__EXERCISE__
Return, exactly as written, all lines from the line containing "common name: mouse" to the end of the entries below, with both ends included.

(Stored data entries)

——————

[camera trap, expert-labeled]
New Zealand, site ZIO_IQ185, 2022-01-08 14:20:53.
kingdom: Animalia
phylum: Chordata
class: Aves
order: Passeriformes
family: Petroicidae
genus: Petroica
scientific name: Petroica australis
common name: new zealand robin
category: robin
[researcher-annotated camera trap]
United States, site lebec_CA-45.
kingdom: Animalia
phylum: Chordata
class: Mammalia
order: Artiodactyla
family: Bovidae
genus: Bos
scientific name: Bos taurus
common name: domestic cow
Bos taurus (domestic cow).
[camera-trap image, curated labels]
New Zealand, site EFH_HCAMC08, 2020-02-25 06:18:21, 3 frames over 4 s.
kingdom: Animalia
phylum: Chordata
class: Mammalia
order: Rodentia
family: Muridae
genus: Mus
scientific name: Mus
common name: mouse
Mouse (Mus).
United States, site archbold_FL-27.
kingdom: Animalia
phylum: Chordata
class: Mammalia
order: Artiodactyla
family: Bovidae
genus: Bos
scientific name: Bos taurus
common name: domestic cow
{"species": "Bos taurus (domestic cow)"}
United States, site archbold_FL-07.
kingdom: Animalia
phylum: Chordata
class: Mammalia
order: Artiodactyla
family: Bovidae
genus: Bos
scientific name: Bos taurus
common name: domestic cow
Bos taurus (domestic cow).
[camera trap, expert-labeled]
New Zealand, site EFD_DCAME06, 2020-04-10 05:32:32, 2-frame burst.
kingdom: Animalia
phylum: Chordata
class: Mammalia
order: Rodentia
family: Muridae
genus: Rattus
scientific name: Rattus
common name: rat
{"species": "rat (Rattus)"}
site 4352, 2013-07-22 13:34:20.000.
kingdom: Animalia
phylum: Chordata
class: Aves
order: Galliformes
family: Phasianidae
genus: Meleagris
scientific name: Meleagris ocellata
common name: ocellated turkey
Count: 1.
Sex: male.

——————

__ANSWER FOR THIS EXERCISE__
common name: mouse
Mouse (Mus).
United States, site archbold_FL-27.
kingdom: Animalia
phylum: Chordata
class: Mammalia
order: Artiodactyla
family: Bovidae
genus: Bos
scientific name: Bos taurus
common name: domestic cow
{"species": "Bos taurus (domestic cow)"}
United States, site archbold_FL-07.
kingdom: Animalia
phylum: Chordata
class: Mammalia
order: Artiodactyla
family: Bovidae
genus: Bos
scientific name: Bos taurus
common name: domestic cow
Bos taurus (domestic cow).
[camera trap, expert-labeled]
New Zealand, site EFD_DCAME06, 2020-04-10 05:32:32, 2-frame burst.
kingdom: Animalia
phylum: Chordata
class: Mammalia
order: Rodentia
family: Muridae
genus: Rattus
scientific name: Rattus
common name: rat
{"species": "rat (Rattus)"}
site 4352, 2013-07-22 13:34:20.000.
kingdom: Animalia
phylum: Chordata
class: Aves
order: Galliformes
family: Phasianidae
genus: Meleagris
scientific name: Meleagris ocellata
common name: ocellated turkey
Count: 1.
Sex: male.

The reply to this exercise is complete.